Politics

It could happen here: why Trump 2.0 is a warning for Rachel Reeves

Without a radical change of course by the chancellor, Britain faces another populist insurrection

November 16, 2024
Rachel Reeves with the budget despatch box, 30 October. Photo by Eye Ubiquitous / Alamy Stock Photo
Rachel Reeves with the budget despatch box, 30 October. Photo by Eye Ubiquitous / Alamy Stock Photo

In 1935 Sinclair Lewis wrote It Can’t Happen Here, a book warning that European-style fascism could easily take root in the United States. His central character is a right-wing multi-millionaire populist, Buzz Windrip, who is elected US president on a platform of restoring American prosperity and greatness and promptly installs a coercive dictatorship. The parallels with Donald Trump’s victorious presidential campaign are all too clear. 

Yet Trump’s election victory also reflects the failed politics of the Democratic Party. And there lies a warning for the United Kingdom too. All the signs suggest that without a transformational progressive politics the extreme right could also take control in Britain. 

Plato was among the first to assert that democracy could thrive only if there was modest inequality and widespread public education based on morality and respect for truth. Neither condition exists today. We live in a globalising economic system best described as rentier capitalism, in which an institutional architecture has been constructed such that more and more income flows to the owners of physical, financial and so-called intellectual property. 

In the past four decades, wealth has grown relative to income and wealth inequality vastly exceeds income inequality, while the labour share of income has fallen globally. The paradox of this process is that the ideological domination of free market economics has created the most unfree market system imaginable, with market power concentrated in ever fewer hands.

Written exercise :: Copy everything from "In 1935 Sinclair" down to "control in Britain." in the article on Trump and Rachel Reeves.

Dataset section ::

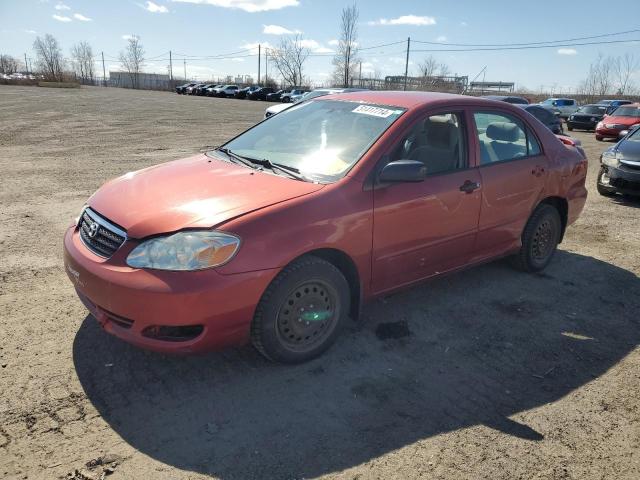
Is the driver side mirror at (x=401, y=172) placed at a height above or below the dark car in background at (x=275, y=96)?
above

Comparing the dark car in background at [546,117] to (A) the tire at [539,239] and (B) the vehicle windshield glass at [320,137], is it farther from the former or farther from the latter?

Solution to this problem ::
In 1935 Sinclair Lewis wrote It Can’t Happen Here, a book warning that European-style fascism could easily take root in the United States. His central character is a right-wing multi-millionaire populist, Buzz Windrip, who is elected US president on a platform of restoring American prosperity and greatness and promptly installs a coercive dictatorship. The parallels with Donald Trump’s victorious presidential campaign are all too clear. 

Yet Trump’s election victory also reflects the failed politics of the Democratic Party. And there lies a warning for the United Kingdom too. All the signs suggest that without a transformational progressive politics the extreme right could also take control in Britain.